[Nfd-dev] code-style: switch with compound statement

Junxiao Shi shijunxiao at email.arizona.edu
Wed Aug 12 16:27:02 PDT 2015


Dear folks

It seems that I misunderstood Wentao’s opinion about not to mix compound and non-compound ‘case’ labels.
It indeed meant that when a compound statement is used, the ‘break’ or ‘// Fallthrough’ should be inside the compound.
So:

// option F
switch (cond) {
  case 1:
  {
    int i = 1;
    doSomething(i);
    // Fallthrough
  }

  case 2:
    doSomething(2);
    break;

  case 3:
  {
    int j = 3;
    doSomething(j);
    break;
  }

  default:
    doSomething(0);
    break;
}

• When a ‘case’ or ‘default’ contains a declaration and therefore needs a compound statement, all statements under this label should be placed inside the compound statement, including ‘break’ or ‘// Fallthrough’.
• When any ‘case’ or ‘default’ label is using a compound statement, all ‘case’ and ‘default’ labels should be indented two spaces after ‘switch’, ‘{‘ and ‘}’ of the compound statements are indented at the same level as ‘case’ and ‘default’, and statements within the compound statements are indented two spaces after ‘case’ and ‘default’.

A ‘switch’ statement without compound statements may still be formatted in the current way, i.e. no extra indentation for ‘case’ and ‘default’.

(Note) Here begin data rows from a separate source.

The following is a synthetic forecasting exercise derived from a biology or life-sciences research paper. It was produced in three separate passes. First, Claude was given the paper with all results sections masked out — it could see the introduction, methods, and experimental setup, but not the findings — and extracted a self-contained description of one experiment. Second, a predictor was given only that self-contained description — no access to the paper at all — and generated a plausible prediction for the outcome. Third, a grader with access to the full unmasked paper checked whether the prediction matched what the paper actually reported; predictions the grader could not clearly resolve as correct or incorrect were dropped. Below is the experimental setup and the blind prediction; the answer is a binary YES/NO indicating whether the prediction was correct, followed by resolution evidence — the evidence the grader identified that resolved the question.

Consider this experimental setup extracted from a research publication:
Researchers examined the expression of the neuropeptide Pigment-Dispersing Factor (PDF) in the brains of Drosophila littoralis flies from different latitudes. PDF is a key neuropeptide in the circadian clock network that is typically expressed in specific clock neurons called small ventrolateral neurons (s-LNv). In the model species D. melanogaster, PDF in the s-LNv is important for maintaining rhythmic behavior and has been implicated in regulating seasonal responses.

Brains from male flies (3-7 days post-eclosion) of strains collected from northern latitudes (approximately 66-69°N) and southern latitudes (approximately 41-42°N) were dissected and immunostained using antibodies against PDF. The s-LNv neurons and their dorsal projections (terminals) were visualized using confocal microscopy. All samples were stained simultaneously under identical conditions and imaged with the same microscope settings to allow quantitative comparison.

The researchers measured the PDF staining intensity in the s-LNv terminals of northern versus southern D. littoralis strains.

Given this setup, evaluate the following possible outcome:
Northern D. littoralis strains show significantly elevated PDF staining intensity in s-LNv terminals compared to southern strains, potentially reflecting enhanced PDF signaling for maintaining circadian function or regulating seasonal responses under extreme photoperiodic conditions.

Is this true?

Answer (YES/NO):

However, if we allow a mix of compound and non-compound labels, we should also permit (but not require) 2-space indented ‘case’ and ‘default’ labels even if none of the labels contains a compound statement. Otherwise, the addition or removal of a label with compound statement would require indenting or unindenting the entire switch statement, which is unnecessary.

Yours, Junxiao


From: Wentao Shang
Sent: Wednesday, August 12, 2015 16:01
To: Junxiao Shi
Cc: ;Eric Newberry
Subject: Re: [Nfd-dev] code-style: switch with compound statement




On Wednesday, August 12, 2015, Junxiao Shi <shijunxiao at email.arizona.edu> wrote:
•         When any ‘case’ or ‘default’ contains a declaration and therefore needs a compound statement, all ‘case’s and ‘default’ must use compound statements.
I wouldn't go that far as to require all cases to have the same format. I think it's ok to mix blocked case and non-blocked case, as long as the block covers the entire single case branch. But the current specification (option E by Junxiao) also looks fine to me.
•         ‘break’ and ‘// Fallthrough’ should be placed inside compound statements.
I would suggest one more readability requirement: any intentional fall-through MUST be explicitly annotated in the code. (Do we have this rule already? I can't remember.)